Et puis il y a cette scène, vers la fin du film, qui pourrait être un faux ricochet au final de En guerre. Le personnage interprété par Lindon s’y immolait sur son lieu de travail afin de faire basculer le mouvement social (et le film) dans la tragédie – ce qui a pour conséquence d’augmenter les primes de départ de ses collègues. Dans A plein temps, Julie (interprétée par Laure Calamy) se trouve sur le quai de la gare avec ses deux enfants. Elle vient de perdre son travail, ce qui semble la dévaster. La caméra s’attarde sur elle, visage baissé, pensive. Une voix off annonce l’arrivée en gare d’un train. Prière est faite de s’éloigner du quai. Julie ne bouge pas tandis qu’on entend le train hurler au loin. On pense alors à l’issue fatale du film de Brizé – l’altruisme en moins. Mais non. Julie ne commet pas l’irréparable, et c’est une tout autre issue qui l’attend.
La porte de sortie
(une offre d’emploi)
proposée par Gravel à son personnage est intéressante : elle révèle toute la complexité de Julie.
Car, pour celle-ci, le fait de retrouver un emploi n’est certainement pas le vrai moyen de trouver une issue favorable à sa situation. Ou en tout cas, ce n’est pas cette solution – dans sa simplicité apparente – qui a été retenue par le cinéaste. Si cela avait été le cas, Julie aurait trouvé un nouveau travail près de chez elle.
Or, et c’est une nuance importante, c’est un travail de la même nature que le précédent qui lui est « offert » : sur Paris, loin de chez elle, avec des responsabilités, des journées à rallonge... Pour le spectateur ayant partagé une heure durant le quotidien asphyxiant de cette mère célibataire, ce n’est franchement pas le signe d’une amélioration de la situation (ne sont pas résolus les problèmes de garde, de transport, de grèves…). Mais pour le personnage interprété par Laure Calamy, c’est une tout autre histoire…

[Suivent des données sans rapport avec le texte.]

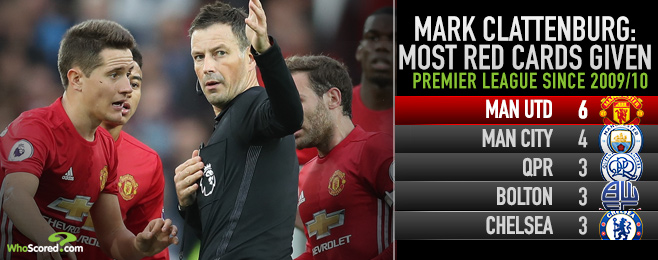 Revealed: Stats prove Manchester United will be glad Clattenburg has gone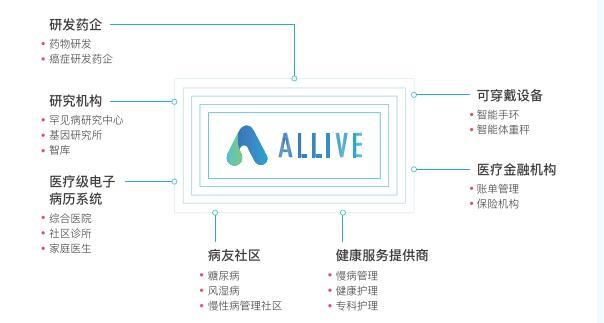ALLIVE(ALV)是基于区块链技术的大健康生态智能网络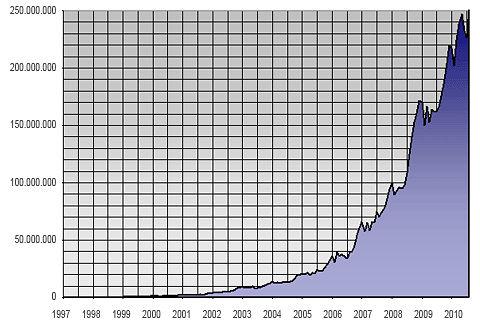Seitenabrufe seit Anfang 1997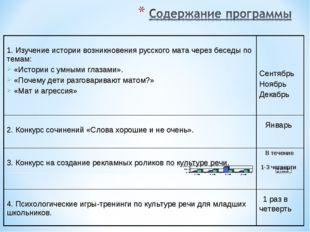1. Изучение истории возникновения русского мата через беседы по темам: «Исто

Quand celle-ci apprend qu’elle a été engagée, elle pleure. Des larmes de joie ? Il y a tout lieu de le croire. Car Julie a fait preuve de bien peu d’entrain lorsqu’il a fallu postuler pour un emploi de caissière près de chez elle. La vie de famille ne lui sied pas beaucoup non plus. Même si elle fait tout ce qu’il faut (tout ce qu’elle peut) pour ses enfants, on la voit peu enchantée par la perspective de rester chez elle sans travailler. Et puis il y a ce « J’suis quand même mieux chef d’équipe dans mon palace » lancé à la nounou des enfants quand celle-ci lui suggère de se faire recruter dans le supermarché du coin.
Ainsi Julie, malgré des contraintes insupportables, n’est pas prête à accepter n’importe quoi. Elle aspire à un poste à hauteur de ses diplômes, sous n’importe quelles conditions – et sur Paris qui plus est. Son quotidien effréné, c’est le mode de (sur)vie qu’elle s’est choisi. C’est peut-être aussi son addiction.
Gravel choisit donc un final bien plus politique qu’il n’y paraît. Pour son personnage, la solution de sortie de crise est moins l’intention de montrer le travail comme simple moyen de subsistance que la volonté de le révéler dans toutes ses potentialités de nuisance et d’aliénation – en tout cas dans la forme décrite tout du long : un marché de l’emploi ultra-libéral et archi-concurrentiel.